Altro che saldi invernali: sabato 10 gennaio si riaccende l’Anno Giostresco 2026 e Arezzo, ligia alla tradizione come solo lei sa fare, torna a fare quello che le riesce meglio da sette secoli: sfilare, suonare, sbandierare e offrire ceri grossi come mutui al Beato Gregorio X.
Alle 18 in punto, mentre il resto del mondo cerca parcheggio, Musici e Sbandieratori si esibiranno in piazza San Jacopo con il consueto fragore medievale, tanto per far capire che qui il Medioevo non è mai finito, s’è solo rifatto il costume. Subito dopo, alle 18.25, via al corteo: quartieri, Signa Arretii, tamburi, vessilli e passi solenni, tutti in fila ordinata da Corso Italia fino al Palazzo Comunale, perché la tradizione è sacra ma anche l’itinerario va rispettato.
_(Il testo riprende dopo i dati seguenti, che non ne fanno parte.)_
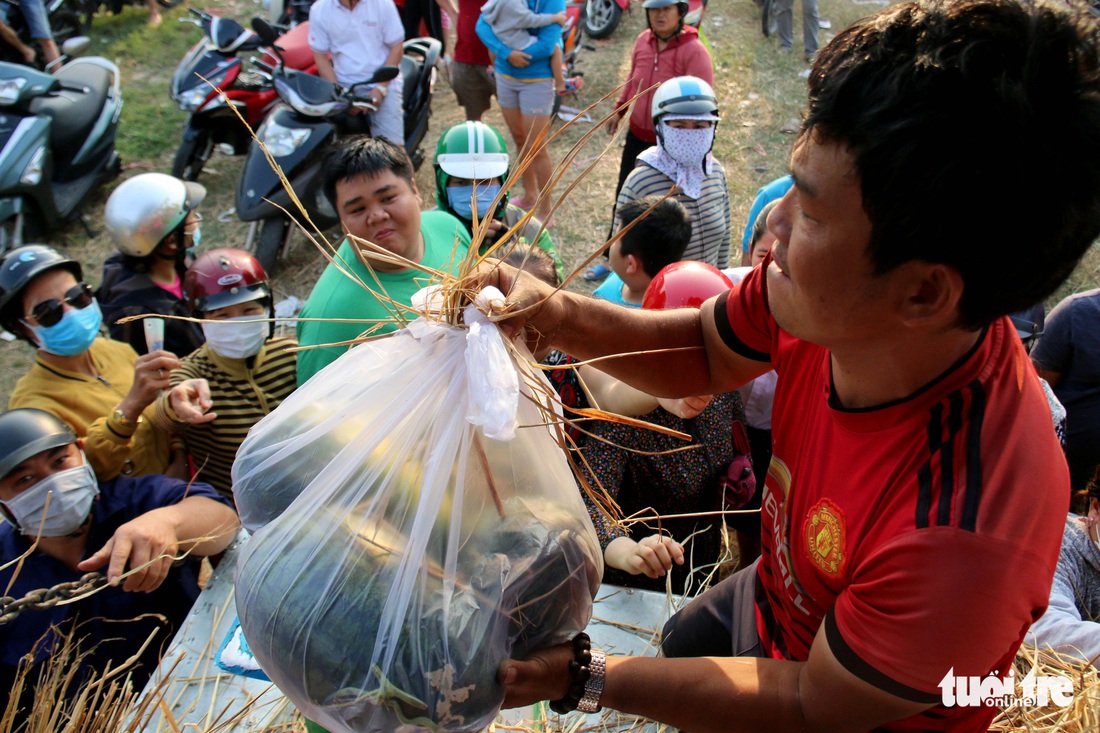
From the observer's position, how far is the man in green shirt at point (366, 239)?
261cm

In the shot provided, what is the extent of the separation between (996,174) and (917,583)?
585mm

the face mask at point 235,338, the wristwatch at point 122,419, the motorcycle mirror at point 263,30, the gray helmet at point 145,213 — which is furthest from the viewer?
the motorcycle mirror at point 263,30

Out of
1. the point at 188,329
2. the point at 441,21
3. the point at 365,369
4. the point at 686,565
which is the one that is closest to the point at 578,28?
the point at 441,21

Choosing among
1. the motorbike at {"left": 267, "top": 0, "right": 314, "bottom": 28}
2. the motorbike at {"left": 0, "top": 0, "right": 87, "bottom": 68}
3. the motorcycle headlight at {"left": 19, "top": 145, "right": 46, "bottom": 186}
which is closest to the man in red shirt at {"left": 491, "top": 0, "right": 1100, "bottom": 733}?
the motorcycle headlight at {"left": 19, "top": 145, "right": 46, "bottom": 186}

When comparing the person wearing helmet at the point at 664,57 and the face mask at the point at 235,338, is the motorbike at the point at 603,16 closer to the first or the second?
the person wearing helmet at the point at 664,57

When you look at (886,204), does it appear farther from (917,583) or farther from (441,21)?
(441,21)

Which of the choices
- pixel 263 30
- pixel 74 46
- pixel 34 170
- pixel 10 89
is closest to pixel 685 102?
pixel 263 30

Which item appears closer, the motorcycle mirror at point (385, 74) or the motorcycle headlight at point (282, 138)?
the motorcycle headlight at point (282, 138)

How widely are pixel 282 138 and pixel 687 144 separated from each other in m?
3.15

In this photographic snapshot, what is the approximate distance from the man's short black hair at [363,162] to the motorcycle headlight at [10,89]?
4379mm

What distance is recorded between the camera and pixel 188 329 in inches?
144

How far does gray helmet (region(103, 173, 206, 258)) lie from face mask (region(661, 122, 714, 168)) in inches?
105

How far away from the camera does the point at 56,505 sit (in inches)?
89.7

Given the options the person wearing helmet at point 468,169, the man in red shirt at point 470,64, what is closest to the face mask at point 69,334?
the person wearing helmet at point 468,169
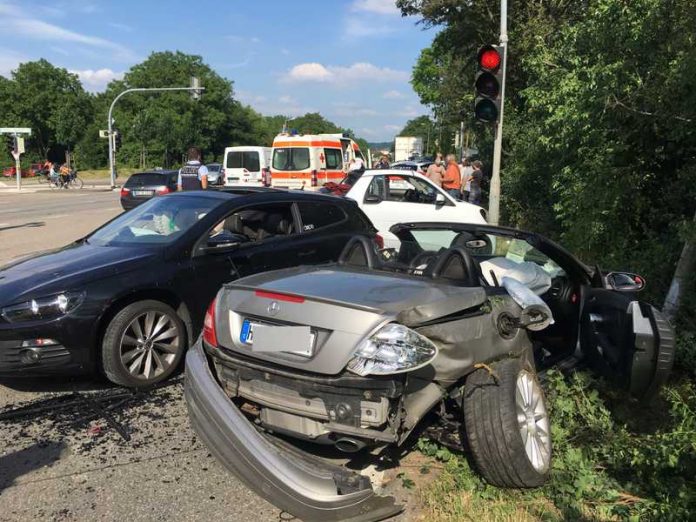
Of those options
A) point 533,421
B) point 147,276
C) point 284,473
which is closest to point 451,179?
point 147,276

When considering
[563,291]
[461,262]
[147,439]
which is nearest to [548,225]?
[563,291]

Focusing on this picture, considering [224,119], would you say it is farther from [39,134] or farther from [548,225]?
[548,225]

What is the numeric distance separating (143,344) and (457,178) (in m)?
12.3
Alle 18.45, in Piazza della Libertà, ecco l’ingresso delle autorità: il consigliere Paolo Bertini, l’Araldo, la Magistratura della Giostra e il resto della compagnia, pronti a entrare in Cattedrale per l’apoteosi cerosa delle 19. Qui i rettori dei quartieri offriranno ciascuno il proprio cero votivo, quest’anno impreziosito dall’artista senese Rita Rossella Ciani, perché anche l’occhio vuole la sua parte, pure quando si parla di devozione.
Non manca il cuore grande: come da copione, i quartieri doneranno anche una somma destinata al Caritas Baby Hospital di Betlemme, così Arezzo dimostra che sa essere generosa oltre che rumorosamente storica.
Il tutto sotto l’egida dei 750 anni dalla morte di Gregorio X, nato a Piacenza nel 1210, papa per caso (dopo tre anni di conclave infinito), incontratore di Marco Polo in Terrasanta e morto proprio ad Arezzo il 10 gennaio 1276, lasciando pure i soldi per rifarsi la Cattedrale. Uno che passava di qui, s’è fermato… e non se n’è più andato.
Insomma, tra messa celebrata dal vescovo Andrea, ceri monumentali e processioni millimetriche, Arezzo ribadisce al mondo che la modernità va bene, ma prima fate passare il corteo. E poi spegnete il cellulare: che c’è la cerimonia.